Low Back Yoga Poses

Low Back Yoga Poses

Practising yoga at home can be beneficial for both mental and physical health, especially alongside classes with a professional yoga teacher. When you practise at home you can determine when you practise and which type of yoga you want to focus on that day. Being alone can bring a zen-like state of calm that may never be achieved in a busy class environment. Classes can often be a daunting place for beginners and even too hectic for others, because live classes are usually made up of yogis at different levels. However, if you really want to improve then it is important to set aside your self-consciousness and get stuck into a regular class. It is the symbiosis between a structured class environment and your personal freedom in your home practice that will allow you to move forward.

Rolling out a mat in your own living room can be a freeing experience you are at one with yourself in your own space. Brighton yoga teacher Louisa Michael encourages students to practise at home, she said: ‘I always encourage my students to take home parts of the practice they have enjoyed in class. I believe by doing the movements they have enjoyed in class, my students deepen their asanas and absorb the philosophy and benefits of yoga from an open and engaged place. I have seen a dramatic shift in some of my students who feel empowered by the mixture of home and class practice.

*Data*
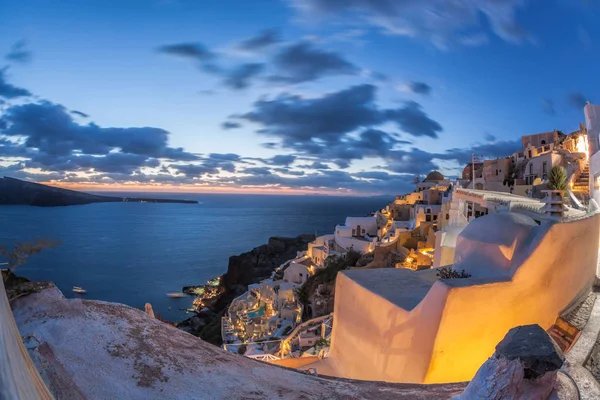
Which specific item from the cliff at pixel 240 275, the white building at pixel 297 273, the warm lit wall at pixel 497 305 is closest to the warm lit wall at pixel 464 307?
the warm lit wall at pixel 497 305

*Task details*
Transcribe the part of the home yoga text that opens with the words "Rolling out a" and closes with "and class practice.".

*Worked answer*
Rolling out a mat in your own living room can be a freeing experience you are at one with yourself in your own space. Brighton yoga teacher Louisa Michael encourages students to practise at home, she said: ‘I always encourage my students to take home parts of the practice they have enjoyed in class. I believe by doing the movements they have enjoyed in class, my students deepen their asanas and absorb the philosophy and benefits of yoga from an open and engaged place. I have seen a dramatic shift in some of my students who feel empowered by the mixture of home and class practice.